Agriculture is an industry that has been at the forefront of technological innovation for thousands of years. New technologies sometimes breed skepticism, and agricultural technologies are no different.

But, ag tech is just tech if it doesn’t realize one thing – farmers work on tight margins and going “all-in” with the latest-and-greatest thing puts them up against a great amount of risk if the promised tech fails to perform. Tech must solve a problem.

Big data in agriculture remains a hot topic, mostly because there are a lot of questions around what it really is, who owns it, what privacy issues may arise and how it can be used effectively to improve productivity and profitability.

What is “big data”?

Global tech giant IBM defines big data as “data sets whose size or type is beyond the ability of traditional relational databases to capture, manage, and process the data with low-latency” or minimal delay. This is fancy speak to describe large sets of data that were previously too large to analyze, but thanks to technology, we can now take chunks of this data to help us gain new insights resulting in better and faster decisions.

As more areas of our lives become digital, our expectations around a real time mindset are growing rapidly. And this is where data and the farm are learning how to live together in a more in-the-moment and informed way.

Demystifying big data

Big Data at times can seem like a solution looking for a problem – tech for tech sake never solved anything.

Every farming technology was created to solve a problem. The plow was created to increase speed. The tractor built on the plow by adding muscle to speed. The combine allows for speed, muscle and versatility. The development of fertilizers added a level of reliability to speed, muscle and versatility. Biotechnology combined all previous conveniences provided by technology and added yield.

Data + digital is another tool farmers can use that builds on previous technologies and adds to the long-standing trend of practicality and utility.

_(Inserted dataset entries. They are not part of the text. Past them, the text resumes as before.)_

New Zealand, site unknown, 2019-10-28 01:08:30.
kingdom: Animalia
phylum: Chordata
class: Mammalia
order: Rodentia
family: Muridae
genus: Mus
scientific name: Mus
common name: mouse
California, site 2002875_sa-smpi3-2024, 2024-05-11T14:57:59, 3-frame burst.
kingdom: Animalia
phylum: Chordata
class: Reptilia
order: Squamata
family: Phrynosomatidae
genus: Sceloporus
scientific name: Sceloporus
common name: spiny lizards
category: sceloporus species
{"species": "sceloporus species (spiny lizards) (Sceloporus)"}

What role does big data play on the farm?

Here how big data demonstrates its value on the farm:

Personalization

Many farmers’ first question when considering a new technology is “What’s in it for me?” or “What is it going to do to help my operation?” Each farm operates differently, and farmers must consider a variety of factors – such as climate and soil types – when making decisions. Big data enables the intimate understanding of individual businesses, animals, fields, and more. It helps farmers reach a level of understanding for each unique piece of their business.

Bayer’s Seed Advisor helps farmers select seed by combining seed genetics library data with regional seed performance data to help farmers predict which hybrids would perform best in each field.

The Cargill and Cainthus software identifies individual dairy cows by hide patterns and facial recognition, tracks each individual’s food and water intake, heat cycles and behavior patterns, and delivers analytics that can help farmers improve milk production, reproduction performance and overall animal health.

Big data on an individual basis improves productivity and profitability through personalized solutions.

Prediction

The ability to predict helps farmers mitigate risk. In agriculture, risk attacks farmers from all angles, including severe weather, volatile markets and animal or plant disease outbreaks. Prediction helps take the “guess” out of decision-making through machine learning. It enables movement from what happened, to understanding why it happened and how it can be mitigated in the future.

Deep learning algorithms take a multiple years’ worth of insights about crop performance in various climate and use this data to develop a probability model. Machine learning can predict which genes plant breeders should select that will most likely contribute a beneficial trait to a plant.

A trained computer can also diagnose plant disease through pattern recognition, helping farmers catch diseases before they become severe.

Aggregation

As our world and the data we gather become increasingly complex, value lies in simplicity. The current big data landscape in agriculture shows high rates of data collection but low rates of data usage. The strength is gathering info, but the challenge is layering all of the data to gain insights that inform decisions. Leaders in the ag tech space combine effective collection, storage, transmission, and analysis of data all in one place.

FarmCommand integrates data farmers gathered from the field – including chemical application and soil moisture – and pairs it with predictive modeling to offer decision support from the web and a mobile app.

Problem-first mindset

Trying to understand how big data can help a farmer can be intimidating and confusing. The first step is to start at problem identification then figure out how data can help inform insights around a productive solution.